Britain has blamed Moscow for the attack on the Skripals. Sturgess died in hospital on Sunday and Rowley remains critically ill.

The defence secretary, Gavin Williamson, directly accused Moscow on Monday. He told the Commons: “The simple reality is that Russia has committed an attack on British soil which has seen the death of a British citizen. That is something that I think the world will unite with us in actually condemning.”

A relative at Sturgess’s family home in Durrington, near Amesbury, said the family was “devastated” but declined to comment further.

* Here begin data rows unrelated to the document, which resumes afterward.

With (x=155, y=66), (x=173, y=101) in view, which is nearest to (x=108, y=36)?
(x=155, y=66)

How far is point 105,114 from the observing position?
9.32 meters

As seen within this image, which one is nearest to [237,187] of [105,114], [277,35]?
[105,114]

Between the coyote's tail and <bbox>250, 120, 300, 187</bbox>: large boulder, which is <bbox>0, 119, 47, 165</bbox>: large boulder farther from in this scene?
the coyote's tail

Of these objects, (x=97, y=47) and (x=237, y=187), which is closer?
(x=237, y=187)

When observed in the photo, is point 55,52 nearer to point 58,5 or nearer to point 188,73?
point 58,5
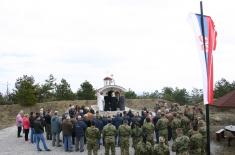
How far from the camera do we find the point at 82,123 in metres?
17.6

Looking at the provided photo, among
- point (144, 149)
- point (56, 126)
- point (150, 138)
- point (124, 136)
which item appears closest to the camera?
point (144, 149)

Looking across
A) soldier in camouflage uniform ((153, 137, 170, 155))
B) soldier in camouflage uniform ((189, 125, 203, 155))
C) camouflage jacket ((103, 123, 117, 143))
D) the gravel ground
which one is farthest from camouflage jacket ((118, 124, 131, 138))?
soldier in camouflage uniform ((153, 137, 170, 155))

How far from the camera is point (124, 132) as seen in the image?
1567cm

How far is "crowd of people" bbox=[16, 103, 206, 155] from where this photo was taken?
42.4 feet

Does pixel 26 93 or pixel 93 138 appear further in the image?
pixel 26 93

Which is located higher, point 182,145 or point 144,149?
point 182,145

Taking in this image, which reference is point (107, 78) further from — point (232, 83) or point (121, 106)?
point (232, 83)

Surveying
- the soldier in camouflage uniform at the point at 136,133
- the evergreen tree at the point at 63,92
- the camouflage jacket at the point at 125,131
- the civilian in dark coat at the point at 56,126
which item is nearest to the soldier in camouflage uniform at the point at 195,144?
the camouflage jacket at the point at 125,131

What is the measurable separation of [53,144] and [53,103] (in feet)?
63.1

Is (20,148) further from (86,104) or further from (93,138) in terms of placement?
(86,104)

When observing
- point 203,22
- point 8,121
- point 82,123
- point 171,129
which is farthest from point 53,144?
point 8,121

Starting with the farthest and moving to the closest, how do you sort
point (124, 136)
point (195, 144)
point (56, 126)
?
point (56, 126), point (124, 136), point (195, 144)

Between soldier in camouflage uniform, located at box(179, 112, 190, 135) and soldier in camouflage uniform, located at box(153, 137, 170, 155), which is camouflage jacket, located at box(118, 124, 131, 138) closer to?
soldier in camouflage uniform, located at box(153, 137, 170, 155)

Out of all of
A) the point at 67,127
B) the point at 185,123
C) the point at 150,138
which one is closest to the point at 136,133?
the point at 150,138
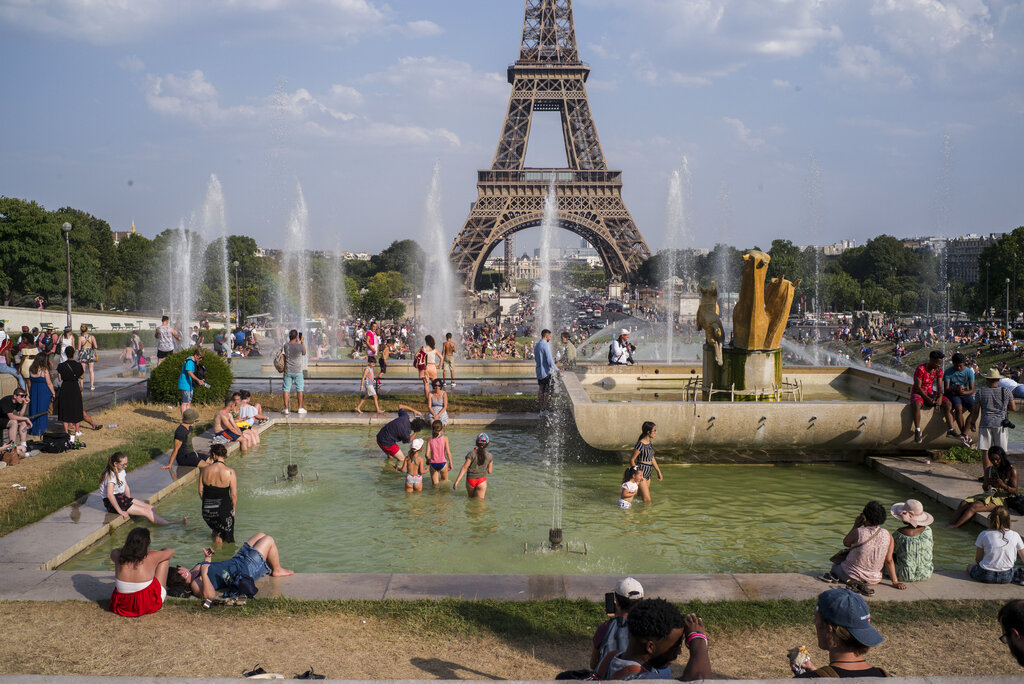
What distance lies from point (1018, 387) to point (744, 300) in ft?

Service personnel wearing protective gloves and breathing apparatus towed a red van away from a road in Durrington on Sunday night. Police officers had stood guard near the van in Avondown Road during the day, neighbours said.

The road was cordoned off and members of the RAF Regiment arrived in protective gear. They wrapped the van in plastic, loaded it on to a military lorry and drove it away for tests at Porton Down.

A vehicle is taken away on a military lorry from a road in Durrington, Wiltshire
A vehicle covered in plastic is taken away on a military lorry from a road in Durrington, Wiltshire. Photograph: Ben Birchall/PA

The road is close to where Sturgess’s parents live and two miles from Amesbury. Neighbours said they did not know who owned the van.

There is growing unease among some people in Salisbury and Amesbury that they are not being given enough information.

Ricky Rogers, a Wiltshire councillor and the leader of the Labour group on Wiltshire council, said the death of Sturgess had “heightened tension”.

“Local residents have never been told enough about the first incident back in March. I think someone from counter-terrorism needs to come here and tell us what they know,” he said.